• **Task statement**
Copy the rows from the line with "What is the physical" through the end of the rows, switching "basin interior" to "sink bowl" and changing nothing else.

<<<<

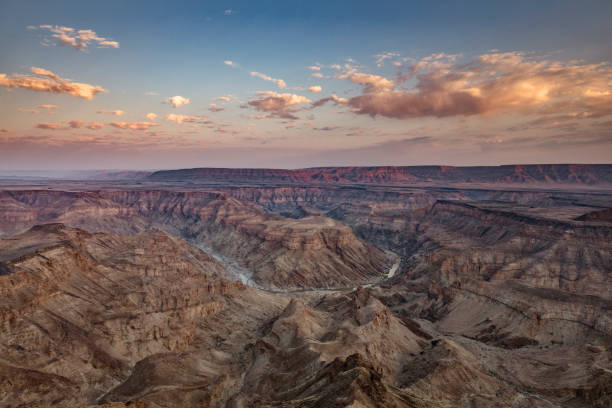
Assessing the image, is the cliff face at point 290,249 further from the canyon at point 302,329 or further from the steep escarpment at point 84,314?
the steep escarpment at point 84,314

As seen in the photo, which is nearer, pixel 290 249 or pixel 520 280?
pixel 520 280

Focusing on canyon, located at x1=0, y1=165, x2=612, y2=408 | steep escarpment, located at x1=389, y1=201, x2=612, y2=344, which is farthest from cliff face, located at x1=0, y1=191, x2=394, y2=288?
steep escarpment, located at x1=389, y1=201, x2=612, y2=344

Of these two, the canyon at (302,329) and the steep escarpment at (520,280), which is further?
the steep escarpment at (520,280)

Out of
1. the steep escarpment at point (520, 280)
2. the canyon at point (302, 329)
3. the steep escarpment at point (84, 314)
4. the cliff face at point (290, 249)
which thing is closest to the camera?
the canyon at point (302, 329)

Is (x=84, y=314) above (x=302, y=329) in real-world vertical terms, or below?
above

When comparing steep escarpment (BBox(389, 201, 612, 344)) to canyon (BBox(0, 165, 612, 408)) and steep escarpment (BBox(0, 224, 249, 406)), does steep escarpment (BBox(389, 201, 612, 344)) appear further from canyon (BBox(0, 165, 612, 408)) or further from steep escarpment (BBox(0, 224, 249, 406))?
steep escarpment (BBox(0, 224, 249, 406))

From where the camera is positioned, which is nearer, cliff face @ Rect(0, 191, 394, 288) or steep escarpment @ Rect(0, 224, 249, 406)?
steep escarpment @ Rect(0, 224, 249, 406)

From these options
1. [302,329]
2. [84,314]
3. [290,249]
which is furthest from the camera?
[290,249]

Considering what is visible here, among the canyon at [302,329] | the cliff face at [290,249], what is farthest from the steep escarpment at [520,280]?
the cliff face at [290,249]

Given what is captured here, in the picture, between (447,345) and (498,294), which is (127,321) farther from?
(498,294)

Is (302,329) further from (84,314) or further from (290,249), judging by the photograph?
(290,249)

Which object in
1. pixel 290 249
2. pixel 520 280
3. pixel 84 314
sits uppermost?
pixel 84 314

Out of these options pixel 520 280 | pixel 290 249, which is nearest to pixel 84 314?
pixel 290 249
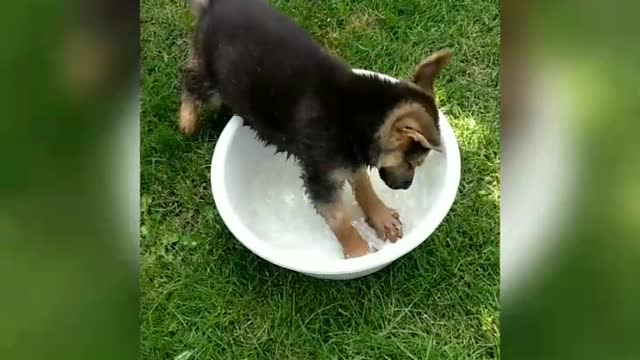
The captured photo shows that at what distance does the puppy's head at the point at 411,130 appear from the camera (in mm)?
2420

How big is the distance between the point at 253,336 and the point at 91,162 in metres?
1.77

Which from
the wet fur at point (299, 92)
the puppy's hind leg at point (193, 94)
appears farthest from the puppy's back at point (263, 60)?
the puppy's hind leg at point (193, 94)

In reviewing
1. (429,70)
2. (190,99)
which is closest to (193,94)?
(190,99)

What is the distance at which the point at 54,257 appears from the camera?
1381 millimetres

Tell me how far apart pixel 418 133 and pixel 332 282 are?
94 centimetres

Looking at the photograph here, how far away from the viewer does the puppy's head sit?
2.42 meters

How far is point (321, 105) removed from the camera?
274cm

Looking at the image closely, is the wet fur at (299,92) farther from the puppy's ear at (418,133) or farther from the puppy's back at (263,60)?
the puppy's ear at (418,133)

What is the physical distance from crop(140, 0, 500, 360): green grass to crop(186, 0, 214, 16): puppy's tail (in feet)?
0.97

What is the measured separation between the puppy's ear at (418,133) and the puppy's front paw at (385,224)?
733mm

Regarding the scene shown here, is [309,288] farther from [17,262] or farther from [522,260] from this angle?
[17,262]

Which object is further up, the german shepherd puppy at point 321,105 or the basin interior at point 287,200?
the german shepherd puppy at point 321,105

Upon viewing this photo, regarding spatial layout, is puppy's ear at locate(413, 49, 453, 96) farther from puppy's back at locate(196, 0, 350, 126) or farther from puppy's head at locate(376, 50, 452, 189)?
puppy's back at locate(196, 0, 350, 126)

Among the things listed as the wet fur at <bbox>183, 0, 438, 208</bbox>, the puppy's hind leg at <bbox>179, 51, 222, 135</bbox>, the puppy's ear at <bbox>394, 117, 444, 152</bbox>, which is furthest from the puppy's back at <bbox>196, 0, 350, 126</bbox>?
the puppy's ear at <bbox>394, 117, 444, 152</bbox>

>>>>

• **Full answer**
What is the physical distance from crop(140, 0, 500, 360): green grass to crop(186, 0, 214, 16): puppy's tail (in feet)?
0.97

What is the measured separation between the puppy's ear at (418,133) and the puppy's front paw at (385,224)?
733mm

Regarding the scene shown here, is [309,288] farther from [17,262] or farther from [522,260] from this angle?
[17,262]

Which object is further up, the german shepherd puppy at point 321,105 or the sink bowl at point 287,200?
the german shepherd puppy at point 321,105

Upon viewing this photo, regarding spatial layout, is puppy's ear at locate(413, 49, 453, 96) farther from puppy's back at locate(196, 0, 350, 126) or farther from puppy's head at locate(376, 50, 452, 189)?
puppy's back at locate(196, 0, 350, 126)

Among the things listed as the wet fur at <bbox>183, 0, 438, 208</bbox>, the puppy's hind leg at <bbox>179, 51, 222, 135</bbox>, the puppy's ear at <bbox>394, 117, 444, 152</bbox>, which is furthest from the puppy's back at <bbox>196, 0, 350, 126</bbox>?
the puppy's ear at <bbox>394, 117, 444, 152</bbox>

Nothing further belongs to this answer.